* [Written problem] Reproduce the rows word for word, starting with their first line and going on through the line that contains "7237 millimetres", including that line.

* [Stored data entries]
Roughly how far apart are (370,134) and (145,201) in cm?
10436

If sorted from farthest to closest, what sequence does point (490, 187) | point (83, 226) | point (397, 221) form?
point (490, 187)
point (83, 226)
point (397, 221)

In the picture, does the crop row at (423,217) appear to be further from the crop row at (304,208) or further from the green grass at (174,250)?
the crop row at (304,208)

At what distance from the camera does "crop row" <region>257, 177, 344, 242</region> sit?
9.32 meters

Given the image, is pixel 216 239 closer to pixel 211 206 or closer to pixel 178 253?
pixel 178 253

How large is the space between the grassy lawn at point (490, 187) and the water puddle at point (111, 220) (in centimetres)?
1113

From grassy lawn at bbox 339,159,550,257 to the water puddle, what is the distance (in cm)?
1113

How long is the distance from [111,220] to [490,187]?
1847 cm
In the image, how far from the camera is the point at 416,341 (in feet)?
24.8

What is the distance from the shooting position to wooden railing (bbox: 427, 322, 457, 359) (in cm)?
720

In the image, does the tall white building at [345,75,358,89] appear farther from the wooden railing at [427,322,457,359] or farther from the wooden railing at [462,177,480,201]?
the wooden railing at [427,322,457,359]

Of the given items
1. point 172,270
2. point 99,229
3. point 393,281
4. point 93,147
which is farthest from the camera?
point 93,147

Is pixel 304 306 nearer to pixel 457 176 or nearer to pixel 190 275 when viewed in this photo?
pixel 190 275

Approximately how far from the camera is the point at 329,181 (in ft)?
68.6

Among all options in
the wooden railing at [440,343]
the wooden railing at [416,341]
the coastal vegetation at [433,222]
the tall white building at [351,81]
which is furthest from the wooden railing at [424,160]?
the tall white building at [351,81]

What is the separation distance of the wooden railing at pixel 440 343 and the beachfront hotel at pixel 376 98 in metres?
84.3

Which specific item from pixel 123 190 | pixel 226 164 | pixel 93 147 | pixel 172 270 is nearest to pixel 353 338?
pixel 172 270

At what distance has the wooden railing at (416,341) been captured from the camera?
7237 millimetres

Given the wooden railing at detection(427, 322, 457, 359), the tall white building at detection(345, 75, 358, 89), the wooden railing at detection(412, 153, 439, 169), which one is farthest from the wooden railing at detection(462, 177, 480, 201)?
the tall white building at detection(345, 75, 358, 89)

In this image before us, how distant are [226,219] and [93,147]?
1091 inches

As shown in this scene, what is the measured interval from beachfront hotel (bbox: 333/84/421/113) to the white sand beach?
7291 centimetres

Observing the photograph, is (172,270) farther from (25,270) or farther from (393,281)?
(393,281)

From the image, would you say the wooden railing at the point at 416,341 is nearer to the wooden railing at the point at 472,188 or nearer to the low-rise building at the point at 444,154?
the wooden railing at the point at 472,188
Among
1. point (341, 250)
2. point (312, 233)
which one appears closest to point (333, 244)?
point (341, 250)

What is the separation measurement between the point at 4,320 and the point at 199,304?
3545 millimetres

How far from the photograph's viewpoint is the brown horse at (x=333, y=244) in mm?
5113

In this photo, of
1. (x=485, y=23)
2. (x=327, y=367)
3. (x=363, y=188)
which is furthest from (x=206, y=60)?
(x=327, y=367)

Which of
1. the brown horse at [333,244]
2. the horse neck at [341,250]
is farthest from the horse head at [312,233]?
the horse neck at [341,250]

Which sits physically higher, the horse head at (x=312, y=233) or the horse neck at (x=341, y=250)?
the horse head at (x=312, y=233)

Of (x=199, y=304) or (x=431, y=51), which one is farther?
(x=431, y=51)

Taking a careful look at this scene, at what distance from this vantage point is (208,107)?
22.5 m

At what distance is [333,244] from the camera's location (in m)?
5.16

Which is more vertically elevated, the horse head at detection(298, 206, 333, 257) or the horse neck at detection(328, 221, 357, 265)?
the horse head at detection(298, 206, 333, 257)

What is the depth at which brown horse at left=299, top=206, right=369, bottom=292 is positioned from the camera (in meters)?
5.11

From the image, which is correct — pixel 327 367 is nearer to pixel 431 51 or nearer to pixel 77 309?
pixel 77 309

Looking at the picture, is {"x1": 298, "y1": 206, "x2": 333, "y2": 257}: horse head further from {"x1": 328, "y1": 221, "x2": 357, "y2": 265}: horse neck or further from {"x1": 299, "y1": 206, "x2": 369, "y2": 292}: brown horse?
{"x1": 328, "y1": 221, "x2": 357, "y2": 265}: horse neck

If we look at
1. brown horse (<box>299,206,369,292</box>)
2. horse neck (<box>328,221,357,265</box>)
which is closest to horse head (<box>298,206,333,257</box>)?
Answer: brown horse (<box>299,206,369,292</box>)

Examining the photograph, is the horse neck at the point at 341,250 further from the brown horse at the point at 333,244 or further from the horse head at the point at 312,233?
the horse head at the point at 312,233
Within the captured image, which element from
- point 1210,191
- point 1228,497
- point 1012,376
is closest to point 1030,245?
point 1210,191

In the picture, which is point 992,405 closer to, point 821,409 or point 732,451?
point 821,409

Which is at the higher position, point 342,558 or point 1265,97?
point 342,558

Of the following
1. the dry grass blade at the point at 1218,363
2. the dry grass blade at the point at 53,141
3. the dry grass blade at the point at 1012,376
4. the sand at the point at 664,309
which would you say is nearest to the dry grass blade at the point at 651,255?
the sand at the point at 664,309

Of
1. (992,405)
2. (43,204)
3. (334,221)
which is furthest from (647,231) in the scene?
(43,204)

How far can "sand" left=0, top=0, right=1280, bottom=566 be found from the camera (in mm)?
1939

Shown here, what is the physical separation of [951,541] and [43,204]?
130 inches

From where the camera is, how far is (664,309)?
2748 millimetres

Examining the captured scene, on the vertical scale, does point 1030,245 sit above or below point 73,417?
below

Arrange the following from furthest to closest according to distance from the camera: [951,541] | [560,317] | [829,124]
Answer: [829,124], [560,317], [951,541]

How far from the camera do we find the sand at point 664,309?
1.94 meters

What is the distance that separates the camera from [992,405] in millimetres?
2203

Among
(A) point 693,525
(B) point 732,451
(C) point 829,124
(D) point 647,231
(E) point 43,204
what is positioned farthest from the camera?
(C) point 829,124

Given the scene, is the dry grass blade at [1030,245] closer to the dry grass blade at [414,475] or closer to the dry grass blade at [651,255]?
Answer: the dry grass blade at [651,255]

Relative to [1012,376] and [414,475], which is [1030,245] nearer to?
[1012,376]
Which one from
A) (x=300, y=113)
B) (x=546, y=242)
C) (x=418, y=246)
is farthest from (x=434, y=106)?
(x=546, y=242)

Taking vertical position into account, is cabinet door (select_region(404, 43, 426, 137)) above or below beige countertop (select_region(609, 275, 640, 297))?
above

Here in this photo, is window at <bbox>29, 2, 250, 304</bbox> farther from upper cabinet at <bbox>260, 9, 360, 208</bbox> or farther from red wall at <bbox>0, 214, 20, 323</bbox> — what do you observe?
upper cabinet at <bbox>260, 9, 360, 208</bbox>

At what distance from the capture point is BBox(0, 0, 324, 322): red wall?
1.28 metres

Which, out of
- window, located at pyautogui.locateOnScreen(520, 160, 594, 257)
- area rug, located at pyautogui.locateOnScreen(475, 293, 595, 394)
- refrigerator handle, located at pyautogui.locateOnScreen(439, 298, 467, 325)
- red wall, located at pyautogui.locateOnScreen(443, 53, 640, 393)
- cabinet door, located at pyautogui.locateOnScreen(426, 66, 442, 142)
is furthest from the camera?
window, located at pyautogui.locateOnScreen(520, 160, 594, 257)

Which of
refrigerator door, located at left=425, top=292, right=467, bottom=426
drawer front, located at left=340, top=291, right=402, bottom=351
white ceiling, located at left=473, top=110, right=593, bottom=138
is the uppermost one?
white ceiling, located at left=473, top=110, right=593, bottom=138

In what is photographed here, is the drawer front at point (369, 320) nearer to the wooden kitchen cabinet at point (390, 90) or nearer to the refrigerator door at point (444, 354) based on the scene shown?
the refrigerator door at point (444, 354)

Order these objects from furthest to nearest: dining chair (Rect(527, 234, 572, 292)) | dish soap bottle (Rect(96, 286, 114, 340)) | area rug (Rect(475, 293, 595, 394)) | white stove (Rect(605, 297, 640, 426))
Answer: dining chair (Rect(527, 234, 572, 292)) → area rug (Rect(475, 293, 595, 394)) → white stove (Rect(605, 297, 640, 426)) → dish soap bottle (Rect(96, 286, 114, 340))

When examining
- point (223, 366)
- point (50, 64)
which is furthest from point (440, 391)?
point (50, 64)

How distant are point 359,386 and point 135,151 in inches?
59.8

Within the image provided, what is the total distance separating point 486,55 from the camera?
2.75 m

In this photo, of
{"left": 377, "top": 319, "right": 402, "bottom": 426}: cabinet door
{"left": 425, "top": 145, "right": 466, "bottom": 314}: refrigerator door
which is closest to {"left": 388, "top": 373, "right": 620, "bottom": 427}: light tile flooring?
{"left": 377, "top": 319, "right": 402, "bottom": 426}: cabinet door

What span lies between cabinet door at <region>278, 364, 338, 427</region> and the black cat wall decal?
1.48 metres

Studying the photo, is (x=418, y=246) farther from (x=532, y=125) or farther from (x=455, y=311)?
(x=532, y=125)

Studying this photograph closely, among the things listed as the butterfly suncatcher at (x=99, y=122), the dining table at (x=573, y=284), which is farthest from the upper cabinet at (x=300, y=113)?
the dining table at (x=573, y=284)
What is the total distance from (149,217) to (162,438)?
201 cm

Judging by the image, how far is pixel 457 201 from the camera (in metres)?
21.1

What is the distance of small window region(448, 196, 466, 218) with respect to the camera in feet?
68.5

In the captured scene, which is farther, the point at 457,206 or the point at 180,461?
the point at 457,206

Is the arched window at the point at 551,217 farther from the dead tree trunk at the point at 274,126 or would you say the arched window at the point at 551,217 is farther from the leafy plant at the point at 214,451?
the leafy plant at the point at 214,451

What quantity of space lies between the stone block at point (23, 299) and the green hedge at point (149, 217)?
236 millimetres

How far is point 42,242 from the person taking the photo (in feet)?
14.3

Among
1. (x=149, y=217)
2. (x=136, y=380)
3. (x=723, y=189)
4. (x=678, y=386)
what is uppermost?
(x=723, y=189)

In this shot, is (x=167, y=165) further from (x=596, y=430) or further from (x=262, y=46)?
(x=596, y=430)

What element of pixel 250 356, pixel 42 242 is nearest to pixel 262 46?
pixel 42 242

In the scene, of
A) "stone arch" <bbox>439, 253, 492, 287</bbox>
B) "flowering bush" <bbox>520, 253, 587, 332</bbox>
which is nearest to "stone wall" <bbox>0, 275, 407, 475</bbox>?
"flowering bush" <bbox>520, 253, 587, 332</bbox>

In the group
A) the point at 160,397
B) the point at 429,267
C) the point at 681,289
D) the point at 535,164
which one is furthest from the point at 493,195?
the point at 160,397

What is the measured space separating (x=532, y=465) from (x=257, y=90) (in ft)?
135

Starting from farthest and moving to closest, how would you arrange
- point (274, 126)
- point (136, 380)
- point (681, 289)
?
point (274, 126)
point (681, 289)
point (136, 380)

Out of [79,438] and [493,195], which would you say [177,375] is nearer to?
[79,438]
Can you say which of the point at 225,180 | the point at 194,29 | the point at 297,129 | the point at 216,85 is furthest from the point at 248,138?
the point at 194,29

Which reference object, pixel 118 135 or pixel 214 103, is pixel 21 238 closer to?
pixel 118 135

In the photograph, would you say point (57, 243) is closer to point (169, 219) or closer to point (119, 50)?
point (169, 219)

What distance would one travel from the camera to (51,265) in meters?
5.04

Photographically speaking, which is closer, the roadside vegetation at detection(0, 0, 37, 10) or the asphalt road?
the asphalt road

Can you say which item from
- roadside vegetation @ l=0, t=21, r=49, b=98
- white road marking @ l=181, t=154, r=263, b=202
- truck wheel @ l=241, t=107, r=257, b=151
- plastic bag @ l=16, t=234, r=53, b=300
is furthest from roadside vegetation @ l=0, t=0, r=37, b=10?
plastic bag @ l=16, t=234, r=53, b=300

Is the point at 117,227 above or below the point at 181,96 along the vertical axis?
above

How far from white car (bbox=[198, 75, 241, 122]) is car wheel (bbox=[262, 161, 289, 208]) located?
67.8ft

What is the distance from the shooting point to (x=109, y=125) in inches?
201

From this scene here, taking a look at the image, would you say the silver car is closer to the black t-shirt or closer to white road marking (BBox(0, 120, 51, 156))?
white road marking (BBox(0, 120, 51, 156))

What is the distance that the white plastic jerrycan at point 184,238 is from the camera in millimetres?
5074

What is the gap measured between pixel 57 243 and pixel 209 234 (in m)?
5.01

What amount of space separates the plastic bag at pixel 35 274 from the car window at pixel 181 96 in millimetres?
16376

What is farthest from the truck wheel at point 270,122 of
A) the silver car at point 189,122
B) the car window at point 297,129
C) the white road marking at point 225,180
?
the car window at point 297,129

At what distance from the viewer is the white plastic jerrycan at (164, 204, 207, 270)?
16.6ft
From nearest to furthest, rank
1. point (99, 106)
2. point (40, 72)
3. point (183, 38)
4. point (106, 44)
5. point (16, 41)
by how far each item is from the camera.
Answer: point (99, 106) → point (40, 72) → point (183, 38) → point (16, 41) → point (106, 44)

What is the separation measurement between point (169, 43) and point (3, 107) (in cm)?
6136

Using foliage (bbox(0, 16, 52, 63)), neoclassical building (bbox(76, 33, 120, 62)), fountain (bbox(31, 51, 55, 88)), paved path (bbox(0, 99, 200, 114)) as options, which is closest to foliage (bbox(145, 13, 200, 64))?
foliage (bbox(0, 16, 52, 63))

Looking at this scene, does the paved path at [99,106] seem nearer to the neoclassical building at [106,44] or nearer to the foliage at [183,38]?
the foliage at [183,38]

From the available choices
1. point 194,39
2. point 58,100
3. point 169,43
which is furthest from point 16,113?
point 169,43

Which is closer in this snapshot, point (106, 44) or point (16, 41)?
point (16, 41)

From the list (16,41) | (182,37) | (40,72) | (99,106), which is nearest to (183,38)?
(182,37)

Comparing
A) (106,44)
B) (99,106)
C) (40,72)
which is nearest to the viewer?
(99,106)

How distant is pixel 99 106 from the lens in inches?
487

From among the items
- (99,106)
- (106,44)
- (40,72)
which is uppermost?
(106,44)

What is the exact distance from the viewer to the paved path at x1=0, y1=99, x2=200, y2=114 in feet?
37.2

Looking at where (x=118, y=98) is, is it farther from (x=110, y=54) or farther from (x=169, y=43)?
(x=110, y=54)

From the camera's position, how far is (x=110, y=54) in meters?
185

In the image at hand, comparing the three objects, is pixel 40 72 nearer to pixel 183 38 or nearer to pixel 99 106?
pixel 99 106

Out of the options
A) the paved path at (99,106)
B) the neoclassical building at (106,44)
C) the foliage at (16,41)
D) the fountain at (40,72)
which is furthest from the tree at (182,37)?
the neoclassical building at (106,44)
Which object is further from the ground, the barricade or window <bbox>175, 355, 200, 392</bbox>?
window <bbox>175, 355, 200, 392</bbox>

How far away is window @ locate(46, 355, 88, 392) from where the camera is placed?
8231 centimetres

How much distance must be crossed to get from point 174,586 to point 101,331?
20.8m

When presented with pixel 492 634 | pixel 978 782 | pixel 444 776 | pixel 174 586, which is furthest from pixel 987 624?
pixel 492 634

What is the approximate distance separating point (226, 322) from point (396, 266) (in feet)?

* [Reply]
Roughly how far apart are (370,134) and (145,201) in cm?
10436

If sorted from farthest to closest, what sequence does point (490, 187) | point (83, 226) | point (397, 221) form?
point (490, 187)
point (83, 226)
point (397, 221)

In the picture, does the crop row at (423,217) appear to be further from the crop row at (304,208) or further from the green grass at (174,250)?
the crop row at (304,208)

At what distance from the camera does "crop row" <region>257, 177, 344, 242</region> sit?
9.32 meters

Given the image, is pixel 216 239 closer to pixel 211 206 or closer to pixel 178 253?
pixel 178 253

How large is the space between the grassy lawn at point (490, 187) and the water puddle at point (111, 220) (in centimetres)?
1113

From grassy lawn at bbox 339,159,550,257 to the water puddle, what is the distance (in cm)?
1113

How long is the distance from [111,220] to [490,187]?
1847 cm
In the image, how far from the camera is the point at 416,341 (in feet)?
24.8

What is the distance from the shooting position to wooden railing (bbox: 427, 322, 457, 359) (in cm)?
720

In the image, does the tall white building at [345,75,358,89] appear farther from the wooden railing at [427,322,457,359] or farther from the wooden railing at [462,177,480,201]?
the wooden railing at [427,322,457,359]

Of the given items
1. point 172,270
2. point 99,229
3. point 393,281
4. point 93,147
which is farthest from the camera?
point 93,147

Is pixel 304 306 nearer to pixel 457 176 or nearer to pixel 190 275 when viewed in this photo?
pixel 190 275

Approximately how far from the camera is the point at 329,181 (in ft)?
68.6

Among all options in
the wooden railing at [440,343]
the wooden railing at [416,341]
the coastal vegetation at [433,222]
the tall white building at [351,81]
which is furthest from the wooden railing at [424,160]?
the tall white building at [351,81]

What is the separation distance of the wooden railing at pixel 440 343 and the beachfront hotel at pixel 376 98 in metres?
84.3

Which specific item from pixel 123 190 | pixel 226 164 | pixel 93 147 | pixel 172 270 is nearest to pixel 353 338?
pixel 172 270

At what distance has the wooden railing at (416,341) been captured from the camera?
7237 millimetres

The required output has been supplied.